Instructions for the task: Report every line of the listing below in which the string "trap" appears.

Data records:

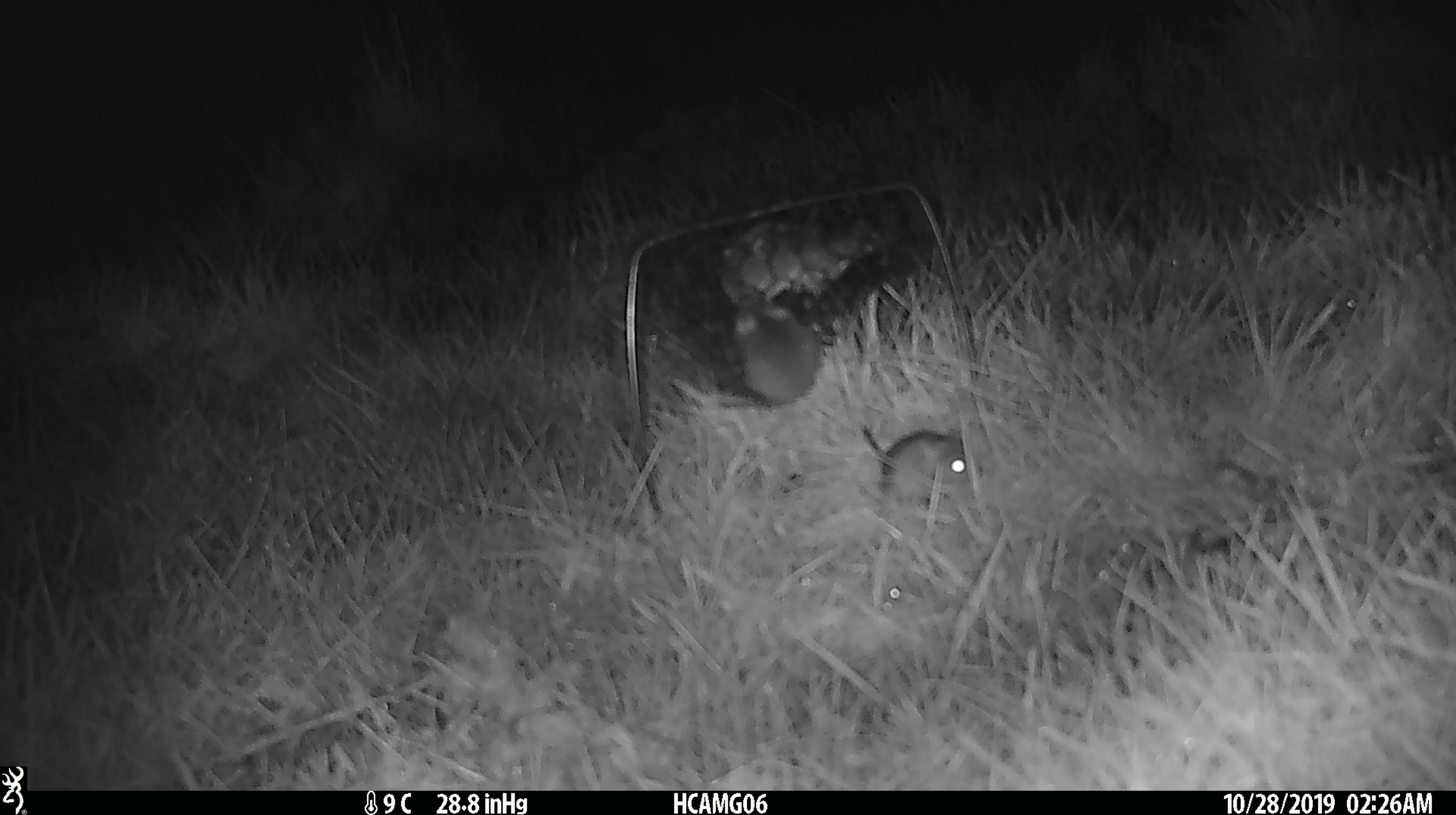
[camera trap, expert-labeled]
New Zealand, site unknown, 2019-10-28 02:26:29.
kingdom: Animalia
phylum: Chordata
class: Mammalia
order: Rodentia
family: Muridae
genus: Mus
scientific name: Mus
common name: mouse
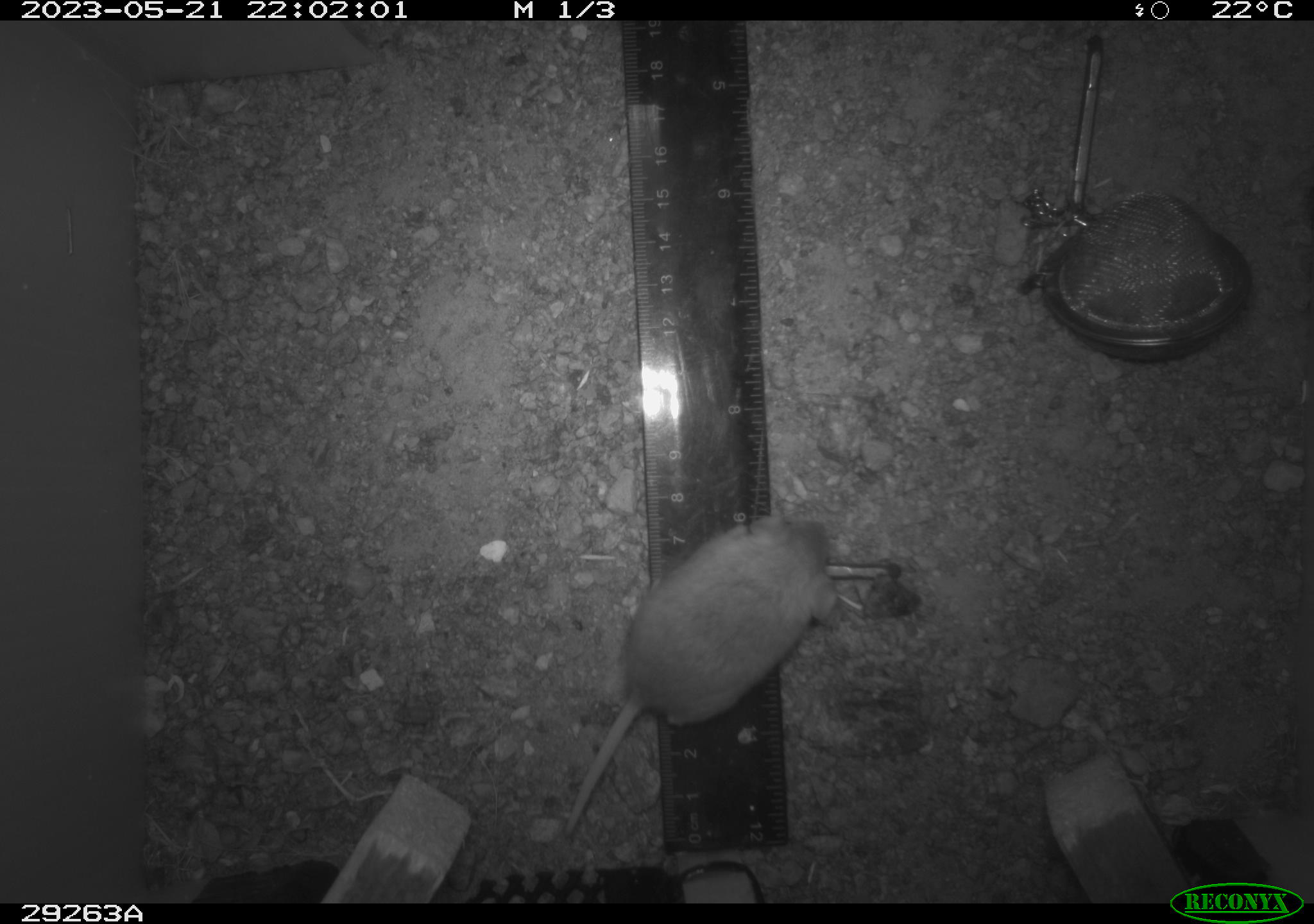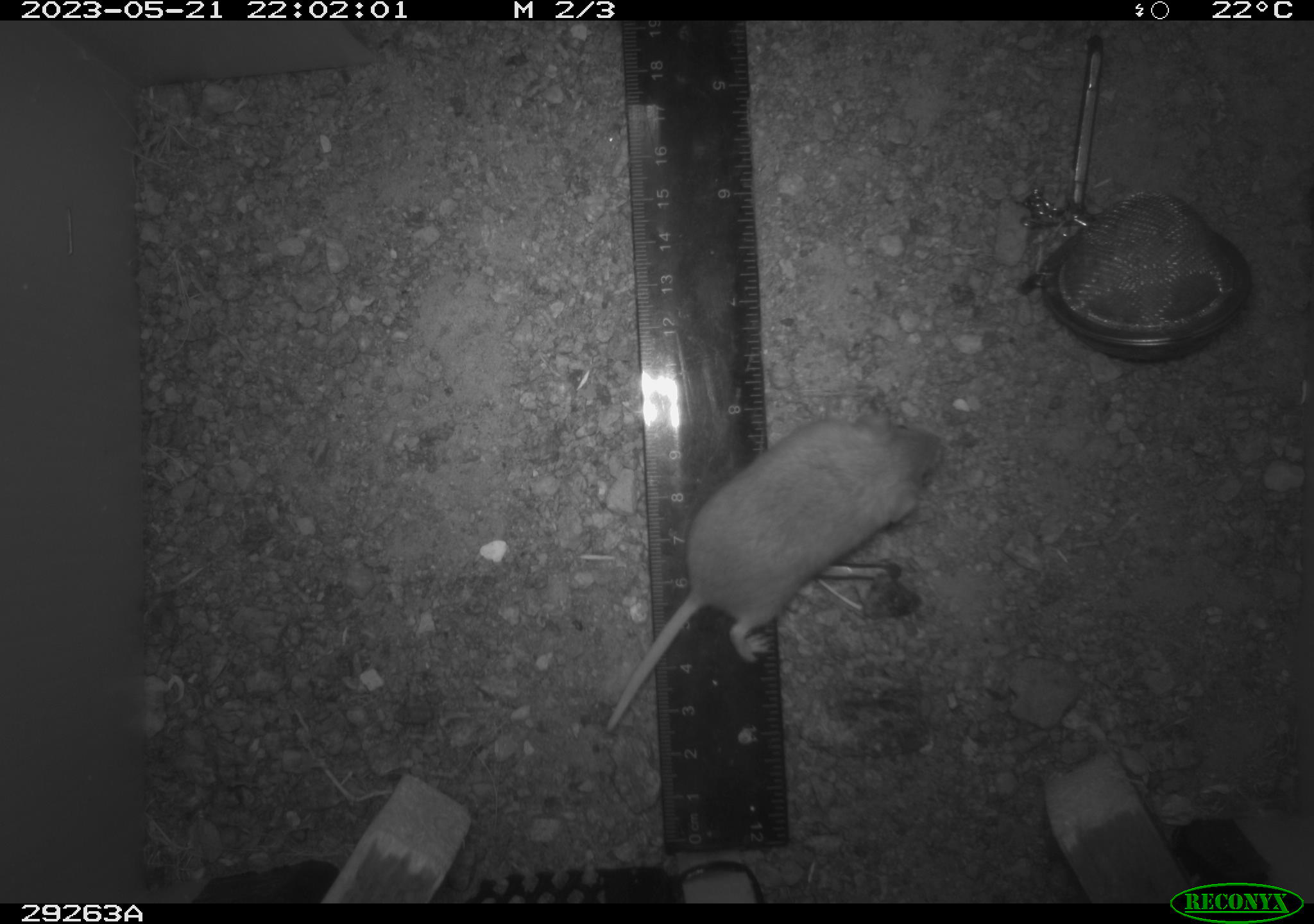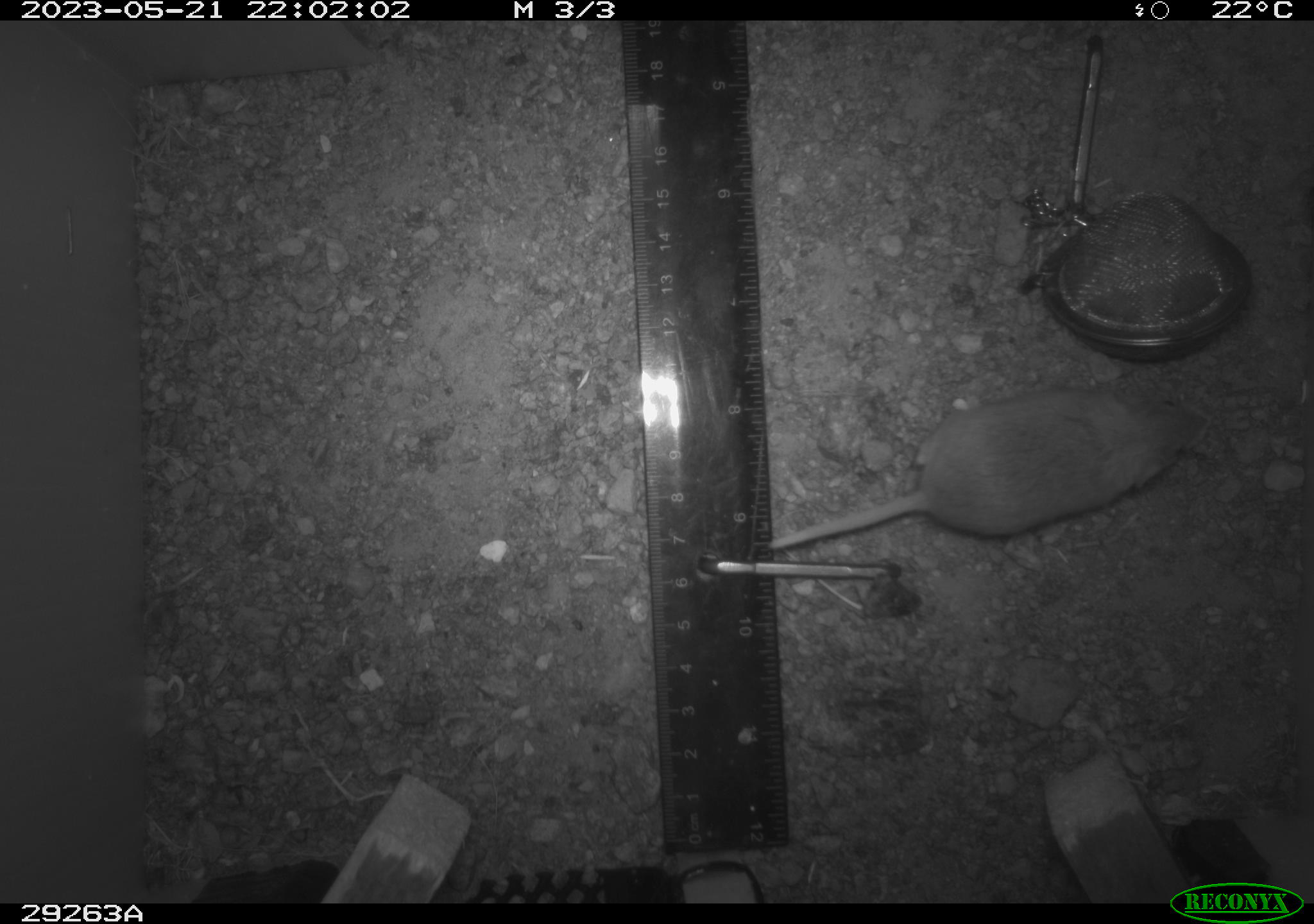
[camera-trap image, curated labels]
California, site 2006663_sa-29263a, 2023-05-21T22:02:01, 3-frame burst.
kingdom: Animalia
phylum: Chordata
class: Mammalia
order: Rodentia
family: Cricetidae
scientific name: Arvicolinae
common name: voles, lemmings, and muskrats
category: arvicolinae subfamily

The completed task:
[camera trap, expert-labeled]
[camera-trap image, curated labels]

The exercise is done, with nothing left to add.